* _Excerpt provided_:
There has been growing interest in stories as artifacts that can augment interactive entertainment products, such as video games. This interest in storytelling in interactive entertainment has lead to the development of the notion of the interactive narrative (IN), an approach to interactive entertainment in which a system dynamically responds to the user and adapts the narrative content to his or her actions in the virtual world (Riedl, 2010; Riedl, Stern, Dini, & Alderman, 2008; Rowe, Shores, Mott, & Lester, 2010). Unlike other computer-based storytelling media, an interactive narrative system allows users to intervene and make decisions that directly affect the direction or outcome of the story. It implies that an IN system has to balance the seemingly competing requirements of narrative coherence and perceived user self-agency. The former means the events that occur from interactions among characters, environments and users in a narrative are meaningful and relate to each other, as well as to the outcome. The latter refers to a user’s capability of making meaningful decisions, while immersed in a virtual environment (Paracha & Yoshie, 2010b).

Reconciling narrative coherence and user self-agency is nevertheless an open research issue since the existing methods have not matured enough to warrant a balance between the two. The inadequacy of theoretical approaches to authoring interactive stories and the lack of authoring tools have made the interactive narrative medium underutilized (Kriegel & Aylett, 2008). In addition, allowing users to freely interact with the system does not guarantee a meaningful narrative experience. On the contrary, constraining user interactivity produces a system that tells only one and the same story, in which the user quickly loses interest. This is especially true in the classroom context where stories are typically not as appealing to users as they are in video games (Figueiredo, Brisson, Aylett, & Paica, 2008). However, practitioners should be able to bind the scope of the emerging story around a particular educational issue.

* _Written tasks_:
(A) Translate this sentence from the excerpt on interactive narrative into Spanish: "In addition, allowing users to freely interact with the system does not guarantee a meaningful narrative experience."
(B) Write the next paragraph of the excerpt on interactive narrative, picking up after its final sentence.

* _Supplied data_:
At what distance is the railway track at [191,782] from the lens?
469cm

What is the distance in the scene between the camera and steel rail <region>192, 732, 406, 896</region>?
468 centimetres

* _Answers for the exercise_:
(A) Además, permitir que los usuarios interactúen libremente con el sistema no garantiza una experiencia narrativa significativa.

(B)
One way to tackle this issue is by creating opportunities for improvements in the narrative and incorporating user input through a continuous intervention mechanism. In this regard, the so-called Forum Theatre, developed by the Brazilian dramatist Augusto Boal (1979), offers a relevant technique that both enables an incessant intervention system and balances narrative coherence against audience responses. Boal was interested in using theatre to resolve conflicts, and wanted to enable a greater degree of engagement for the audience. He introduced the character of Joker (i.e., story manager) who facilitated audience interactions and at the same time ensured that the audience would be provided with an overall coherent narrative. Similar interactive dramatic structure, in which advice can be given by intelligent virtual agents (IVAs), has been adopted for the Shimpai Muyou! virtual drama to help Japanese children build anti-bullying and other social skills.